The hallway buzzed with whispers. People turned their heads, grinning. I could already guess why.
Mila spotted me first. "There she is!" she said dramatically, throwing her arms around me. "Our little date girl!"
I froze. "Don't—"
"Oh, come on!" she laughed. "You and Adrian Madden walking down the street together? Half the campus saw you two. Library, coffee shop, the flower? Arisha, a flower?"
I felt my face heat up. "It wasn't— He just—"
"Bought it for you?" Mila teased, eyes sparkling. "Oh, how tragic. Literature girl tames the finance prince."
I groaned. "He didn't tame anything. It was a dare, remember?"
She smirked. "Right. A dare that looked suspiciously romantic."
I turned away, clutching my books tighter. "You're impossible."
"Admit it," she said, following me into the lecture hall. "You enjoyed it."
I opened my mouth — then closed it. "It wasn't awful."
Mila gasped. "Oh no. That's how it starts."
I threw her a look, but she only laughed harder.
---
Across campus, I could tell he was getting the same treatment.
I saw him in the courtyard later — surrounded by his usual circle of friends, all smirking like conspirators.
"Mission accomplished, Romeo?" Lucas said, his grin wide. "Or do you need another round to make her fall?"
Adrian leaned back against the bench, unreadable. "It was just a date."
"Sure," Damon said dryly. "Just a date where you bought her a flower."
Lucas whistled. "Man, she's quiet, bookish, and completely immune to your charm. Admit it — that's why you can't stop thinking about her."
Adrian didn't respond immediately. He tapped his fingers once on his knee, gaze distant.
"I don't think about her," he said finally, but his tone lacked conviction.

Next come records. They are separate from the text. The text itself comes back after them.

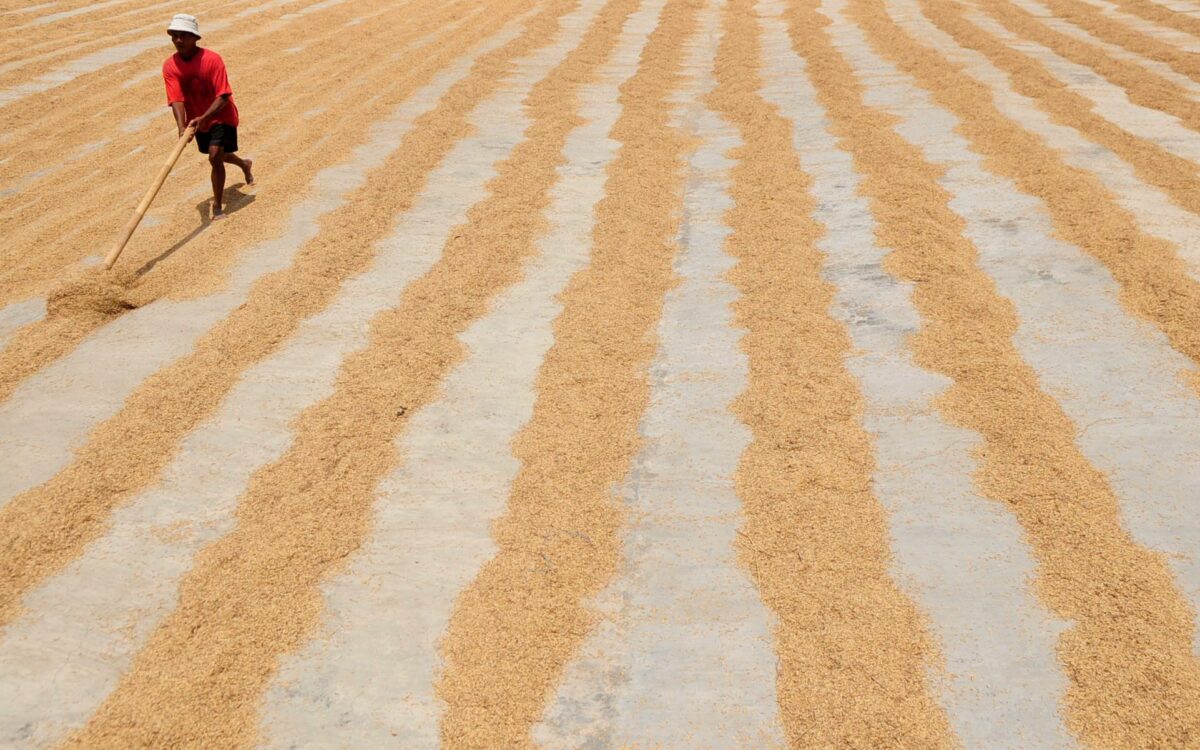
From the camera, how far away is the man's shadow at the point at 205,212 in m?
4.87

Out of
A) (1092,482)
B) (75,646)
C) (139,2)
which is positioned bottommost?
(1092,482)

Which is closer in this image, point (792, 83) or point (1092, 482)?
point (1092, 482)

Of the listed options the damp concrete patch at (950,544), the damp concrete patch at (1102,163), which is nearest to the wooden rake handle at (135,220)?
the damp concrete patch at (950,544)

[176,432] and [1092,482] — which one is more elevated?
[176,432]

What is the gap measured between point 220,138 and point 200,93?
0.25m

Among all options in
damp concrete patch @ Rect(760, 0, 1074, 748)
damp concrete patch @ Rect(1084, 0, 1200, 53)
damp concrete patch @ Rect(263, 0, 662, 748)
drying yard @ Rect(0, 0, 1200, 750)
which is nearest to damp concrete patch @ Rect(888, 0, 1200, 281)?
drying yard @ Rect(0, 0, 1200, 750)

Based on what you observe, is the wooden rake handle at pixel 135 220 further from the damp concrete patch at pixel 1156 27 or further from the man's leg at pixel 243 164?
the damp concrete patch at pixel 1156 27

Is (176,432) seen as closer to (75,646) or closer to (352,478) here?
(352,478)

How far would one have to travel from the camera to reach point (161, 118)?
7.36 metres

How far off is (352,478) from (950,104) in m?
5.80

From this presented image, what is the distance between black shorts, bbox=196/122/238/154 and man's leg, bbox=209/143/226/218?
28 millimetres

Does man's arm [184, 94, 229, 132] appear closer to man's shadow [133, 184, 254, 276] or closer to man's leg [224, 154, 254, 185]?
man's leg [224, 154, 254, 185]

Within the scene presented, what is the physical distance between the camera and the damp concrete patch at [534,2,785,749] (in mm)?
2238

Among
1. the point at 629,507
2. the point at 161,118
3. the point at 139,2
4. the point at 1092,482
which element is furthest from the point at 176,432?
the point at 139,2
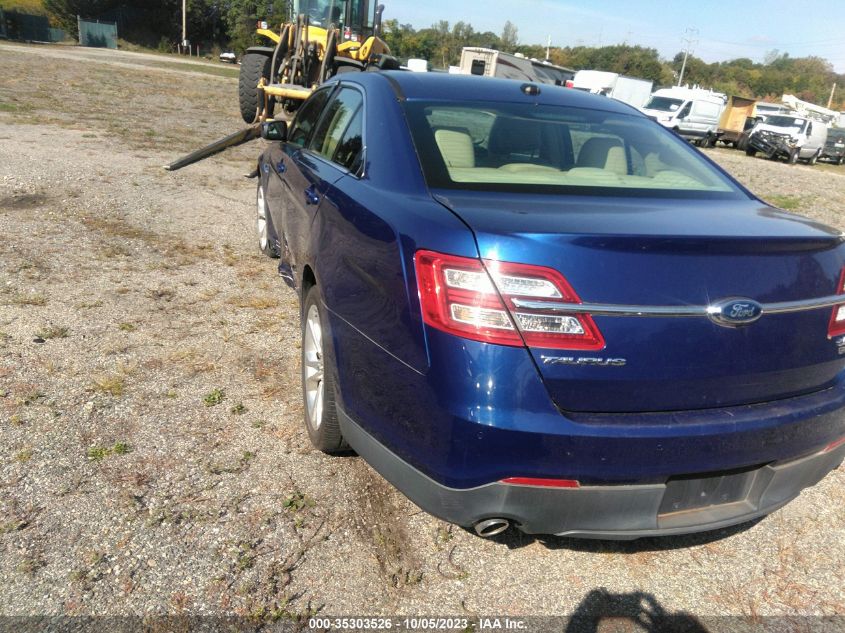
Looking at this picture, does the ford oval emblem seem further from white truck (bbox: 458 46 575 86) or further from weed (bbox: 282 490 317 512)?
white truck (bbox: 458 46 575 86)

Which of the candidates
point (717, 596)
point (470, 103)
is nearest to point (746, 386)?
point (717, 596)

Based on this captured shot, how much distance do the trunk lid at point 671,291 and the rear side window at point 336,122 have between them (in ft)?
4.48

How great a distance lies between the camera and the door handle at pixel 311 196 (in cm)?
314

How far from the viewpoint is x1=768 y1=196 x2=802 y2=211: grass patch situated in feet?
39.5

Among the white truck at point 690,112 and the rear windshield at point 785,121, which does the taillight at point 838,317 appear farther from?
the rear windshield at point 785,121

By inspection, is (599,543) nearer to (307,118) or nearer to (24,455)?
(24,455)

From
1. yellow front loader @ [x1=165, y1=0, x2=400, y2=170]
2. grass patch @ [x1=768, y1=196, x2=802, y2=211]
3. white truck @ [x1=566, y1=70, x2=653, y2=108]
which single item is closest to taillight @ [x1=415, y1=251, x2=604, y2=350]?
yellow front loader @ [x1=165, y1=0, x2=400, y2=170]

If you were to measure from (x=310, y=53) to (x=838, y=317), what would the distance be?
38.8 ft

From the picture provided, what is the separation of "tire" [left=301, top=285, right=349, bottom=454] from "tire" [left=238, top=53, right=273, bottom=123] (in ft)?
34.8

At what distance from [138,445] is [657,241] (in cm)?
231

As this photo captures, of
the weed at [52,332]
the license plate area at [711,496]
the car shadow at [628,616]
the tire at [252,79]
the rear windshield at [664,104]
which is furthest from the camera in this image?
the rear windshield at [664,104]

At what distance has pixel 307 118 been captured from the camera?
4.32 m

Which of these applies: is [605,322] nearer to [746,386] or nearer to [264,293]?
[746,386]


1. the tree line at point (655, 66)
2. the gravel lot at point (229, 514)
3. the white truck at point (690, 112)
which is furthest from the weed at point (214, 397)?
the tree line at point (655, 66)
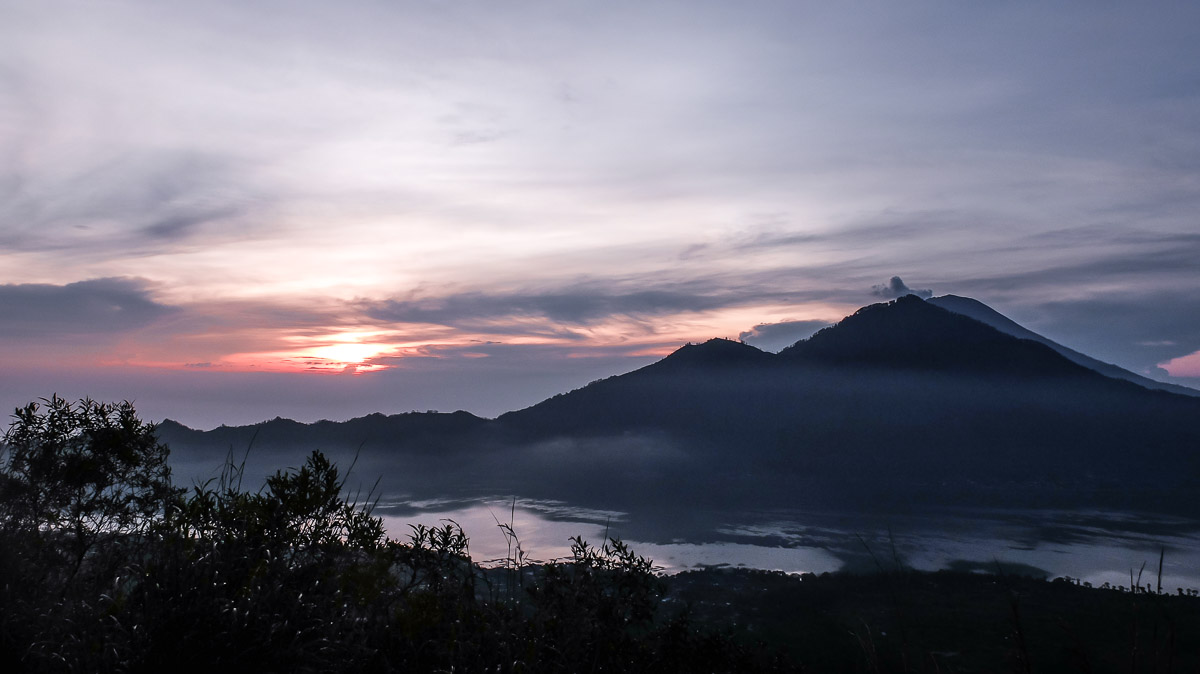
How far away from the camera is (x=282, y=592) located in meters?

Lucas grinned. "You just like saying her name, huh? Arisha Rossi. Has a nice ring to it."
Adrian shot him a look that shut him up. But the damage was done — the teasing laughter echoed anyway.
And for a second, he found himself replaying that moment in his mind — the girl standing in the soft glow of a streetlight, hair slightly messy, cardigan slipping from one shoulder, refusing his compliments with quiet defiance.
She didn't look like everyone else.
She looked real.
---
I didn't see him for the next two days.
Part of me was relieved. The other part — the one I didn't want to acknowledge — noticed the absence too keenly.
In the evenings, I found myself glancing at the balcony, where the daisy had started to stand taller. Against all logic, it had survived.
Maybe it was the sunlight.
Maybe it was stubbornness.
One night, I caught myself whispering to it. "You'll die if you rely on people like him."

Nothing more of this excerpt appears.